I’m finally getting around to reading something longer than an article or blog post by Lawrence Lessig. In preparation for my fall course I’ll be teaching here at Baruch College, “Information Research in the Social Sciences and Humanities,” (the course site from spring 2010 is still up), I’m trying to find more material that will make remix culture a theme for the course. This three-credit course has essentially the same learning goals you might create for a one-shot course for a first-year composition class; the real difference is that we get to take a deep dive into topics that we would only just skim in the one-shot.

This fall, my class will be part of the learning communities program here at Baruch, which means the twenty-two first-year students in my class will also be block scheduled so they are in other classes together. As part of this program, I am teamed up with another professor teaching one of the classes the students are taking, an introduction to ethics class in the philosophy department. The point of contact between our two classes will be issues of ethics; while the philosophy class is distinctly aimed at approaching ethics at the theoretical level, my class will delve into applied ethics. Specifically, I want my students to delve into the ethics of information use and reuse by having them try to delineate the boundaries between sharing, remix, reuse, homage, collage, plagiarism, originality, etc.

The music of Greg Gillis, better known as Girl Talk, will be the springboard for some of the discussions I hope to have. Gillis is known for building songs out of hundreds of samples of other songs. Last spring, my class talked about this for one highly productive day following our viewing of a documentary that features his work (RIP: A Remix Manifesto). I’m now reading Lawrence Lessig’s 2008 book, Remix: Making Art and Commerce Thrive in the Hybrid Economy, to see if there is a chapter we might read in class. When I am done with that book this week, I hope to dive into Henry Jenkins 2006 book, Convergence Culture: Where Old and New Media Collide, for more ideas.
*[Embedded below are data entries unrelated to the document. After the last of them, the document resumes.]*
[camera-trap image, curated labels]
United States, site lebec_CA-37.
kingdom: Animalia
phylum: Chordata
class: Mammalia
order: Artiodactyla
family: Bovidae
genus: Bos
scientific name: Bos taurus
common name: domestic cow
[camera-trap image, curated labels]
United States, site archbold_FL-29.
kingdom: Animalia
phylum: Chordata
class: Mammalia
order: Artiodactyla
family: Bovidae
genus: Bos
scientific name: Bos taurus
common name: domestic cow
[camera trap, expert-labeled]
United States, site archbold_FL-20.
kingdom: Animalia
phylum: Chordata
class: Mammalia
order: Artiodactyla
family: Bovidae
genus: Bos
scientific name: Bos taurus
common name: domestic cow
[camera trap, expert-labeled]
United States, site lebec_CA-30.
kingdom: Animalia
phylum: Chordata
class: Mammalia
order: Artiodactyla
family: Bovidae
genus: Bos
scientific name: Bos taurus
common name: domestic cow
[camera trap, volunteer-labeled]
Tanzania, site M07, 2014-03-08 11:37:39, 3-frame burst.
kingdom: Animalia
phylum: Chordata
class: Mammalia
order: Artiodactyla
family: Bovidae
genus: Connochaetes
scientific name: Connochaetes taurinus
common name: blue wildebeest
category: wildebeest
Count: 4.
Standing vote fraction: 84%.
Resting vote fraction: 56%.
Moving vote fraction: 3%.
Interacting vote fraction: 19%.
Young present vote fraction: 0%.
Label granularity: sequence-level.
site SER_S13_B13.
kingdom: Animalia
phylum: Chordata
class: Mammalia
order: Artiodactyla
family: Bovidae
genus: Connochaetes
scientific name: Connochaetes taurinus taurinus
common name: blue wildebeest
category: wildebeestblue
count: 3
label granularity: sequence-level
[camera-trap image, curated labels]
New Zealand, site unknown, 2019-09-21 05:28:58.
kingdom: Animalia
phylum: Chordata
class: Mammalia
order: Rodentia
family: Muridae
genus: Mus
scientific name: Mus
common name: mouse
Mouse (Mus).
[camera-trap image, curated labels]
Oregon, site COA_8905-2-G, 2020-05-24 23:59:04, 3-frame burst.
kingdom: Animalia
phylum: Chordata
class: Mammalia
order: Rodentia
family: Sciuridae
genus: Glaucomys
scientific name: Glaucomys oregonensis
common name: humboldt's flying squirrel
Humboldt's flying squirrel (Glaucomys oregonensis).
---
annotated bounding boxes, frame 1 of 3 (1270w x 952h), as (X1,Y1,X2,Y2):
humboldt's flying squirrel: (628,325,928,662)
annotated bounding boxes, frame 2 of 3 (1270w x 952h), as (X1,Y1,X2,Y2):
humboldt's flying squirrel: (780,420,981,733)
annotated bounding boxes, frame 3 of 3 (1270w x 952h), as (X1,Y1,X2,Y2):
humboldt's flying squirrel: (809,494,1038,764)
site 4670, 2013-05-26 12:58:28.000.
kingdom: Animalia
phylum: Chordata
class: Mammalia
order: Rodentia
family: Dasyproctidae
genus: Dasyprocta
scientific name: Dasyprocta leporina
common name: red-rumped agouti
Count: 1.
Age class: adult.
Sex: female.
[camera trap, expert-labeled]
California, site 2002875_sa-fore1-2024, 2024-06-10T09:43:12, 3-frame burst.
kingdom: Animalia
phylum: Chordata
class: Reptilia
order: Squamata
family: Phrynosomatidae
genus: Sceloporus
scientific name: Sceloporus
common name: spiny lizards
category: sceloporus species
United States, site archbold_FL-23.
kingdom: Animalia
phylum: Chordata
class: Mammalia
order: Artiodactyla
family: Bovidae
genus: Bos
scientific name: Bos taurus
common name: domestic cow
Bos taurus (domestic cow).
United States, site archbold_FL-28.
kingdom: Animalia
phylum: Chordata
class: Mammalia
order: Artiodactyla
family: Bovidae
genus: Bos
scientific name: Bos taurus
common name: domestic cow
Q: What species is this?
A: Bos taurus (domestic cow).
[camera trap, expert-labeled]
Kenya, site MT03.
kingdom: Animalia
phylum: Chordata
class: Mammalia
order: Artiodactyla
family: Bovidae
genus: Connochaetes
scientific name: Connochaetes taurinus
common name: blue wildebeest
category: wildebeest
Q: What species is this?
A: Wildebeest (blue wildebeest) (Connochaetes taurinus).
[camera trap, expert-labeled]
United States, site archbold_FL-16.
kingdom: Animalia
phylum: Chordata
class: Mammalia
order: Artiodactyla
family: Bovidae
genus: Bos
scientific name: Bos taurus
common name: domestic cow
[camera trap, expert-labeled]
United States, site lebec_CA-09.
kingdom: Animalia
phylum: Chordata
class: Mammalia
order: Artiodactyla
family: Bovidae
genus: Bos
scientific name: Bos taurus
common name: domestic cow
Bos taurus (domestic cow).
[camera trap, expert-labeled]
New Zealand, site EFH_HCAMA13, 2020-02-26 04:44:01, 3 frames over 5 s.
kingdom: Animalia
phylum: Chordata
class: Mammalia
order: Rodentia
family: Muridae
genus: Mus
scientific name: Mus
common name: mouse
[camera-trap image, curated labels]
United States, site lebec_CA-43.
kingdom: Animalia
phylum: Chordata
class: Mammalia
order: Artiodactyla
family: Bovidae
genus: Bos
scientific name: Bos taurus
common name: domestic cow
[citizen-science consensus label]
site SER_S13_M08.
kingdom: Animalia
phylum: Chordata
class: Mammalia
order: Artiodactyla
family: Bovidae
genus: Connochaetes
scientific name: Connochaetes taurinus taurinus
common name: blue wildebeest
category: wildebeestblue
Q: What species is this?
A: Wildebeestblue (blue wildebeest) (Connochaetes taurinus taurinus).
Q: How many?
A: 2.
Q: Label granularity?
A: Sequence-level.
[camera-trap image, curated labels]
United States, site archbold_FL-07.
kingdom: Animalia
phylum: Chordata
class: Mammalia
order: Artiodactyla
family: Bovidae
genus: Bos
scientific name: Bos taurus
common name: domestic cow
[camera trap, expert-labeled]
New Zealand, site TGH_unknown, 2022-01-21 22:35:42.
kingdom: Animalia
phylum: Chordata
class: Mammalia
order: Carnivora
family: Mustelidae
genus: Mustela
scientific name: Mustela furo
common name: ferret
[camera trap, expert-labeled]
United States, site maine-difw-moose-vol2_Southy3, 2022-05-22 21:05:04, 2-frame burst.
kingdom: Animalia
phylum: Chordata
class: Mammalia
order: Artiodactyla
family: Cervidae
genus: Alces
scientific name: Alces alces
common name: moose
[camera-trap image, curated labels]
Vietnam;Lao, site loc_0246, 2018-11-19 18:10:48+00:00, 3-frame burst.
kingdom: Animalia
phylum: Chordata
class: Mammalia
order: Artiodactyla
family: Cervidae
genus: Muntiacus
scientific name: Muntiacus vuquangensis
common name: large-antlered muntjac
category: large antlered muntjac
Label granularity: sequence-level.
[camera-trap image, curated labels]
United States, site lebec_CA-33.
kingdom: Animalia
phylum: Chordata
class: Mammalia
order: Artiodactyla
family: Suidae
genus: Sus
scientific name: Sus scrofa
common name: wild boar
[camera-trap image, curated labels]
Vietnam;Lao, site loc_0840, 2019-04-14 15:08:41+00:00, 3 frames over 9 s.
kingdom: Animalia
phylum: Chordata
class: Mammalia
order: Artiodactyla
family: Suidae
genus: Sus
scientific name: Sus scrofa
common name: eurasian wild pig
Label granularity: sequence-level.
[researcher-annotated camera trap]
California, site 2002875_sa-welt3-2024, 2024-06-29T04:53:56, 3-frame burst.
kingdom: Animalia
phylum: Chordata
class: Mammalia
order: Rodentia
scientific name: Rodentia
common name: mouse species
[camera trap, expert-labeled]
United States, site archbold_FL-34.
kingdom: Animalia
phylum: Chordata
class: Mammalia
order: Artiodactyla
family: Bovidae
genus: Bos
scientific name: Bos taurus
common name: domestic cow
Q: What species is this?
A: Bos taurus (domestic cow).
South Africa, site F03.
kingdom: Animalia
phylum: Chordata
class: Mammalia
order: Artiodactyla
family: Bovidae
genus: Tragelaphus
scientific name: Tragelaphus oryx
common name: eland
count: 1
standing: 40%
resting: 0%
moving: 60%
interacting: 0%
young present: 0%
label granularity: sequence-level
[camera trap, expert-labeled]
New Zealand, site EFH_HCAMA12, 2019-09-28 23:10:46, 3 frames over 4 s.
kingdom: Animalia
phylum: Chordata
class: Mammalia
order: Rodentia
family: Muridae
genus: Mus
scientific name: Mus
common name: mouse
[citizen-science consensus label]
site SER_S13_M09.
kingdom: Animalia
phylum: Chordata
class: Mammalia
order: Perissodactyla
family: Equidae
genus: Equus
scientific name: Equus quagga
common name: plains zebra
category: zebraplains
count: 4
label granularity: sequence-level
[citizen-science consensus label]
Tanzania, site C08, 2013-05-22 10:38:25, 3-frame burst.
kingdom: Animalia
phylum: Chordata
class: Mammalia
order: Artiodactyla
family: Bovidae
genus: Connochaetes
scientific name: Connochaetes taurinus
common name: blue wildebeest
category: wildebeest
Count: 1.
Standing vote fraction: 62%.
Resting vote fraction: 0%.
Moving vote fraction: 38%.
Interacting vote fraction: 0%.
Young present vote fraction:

One thought on “Remix Culture and Lawrence Lessig

  1. That’s on my reading list too! I’ll be interested to hear whether you think there’s an appropriate chapter or two for your class. I briefly skimmed some of Lessig’s stuff in my class last semester (and recommended that my students watch his TED talk). But I’m thinking about kicking the remix/intellectual property discussion in my class up a notch next semester, so this could be a good fit.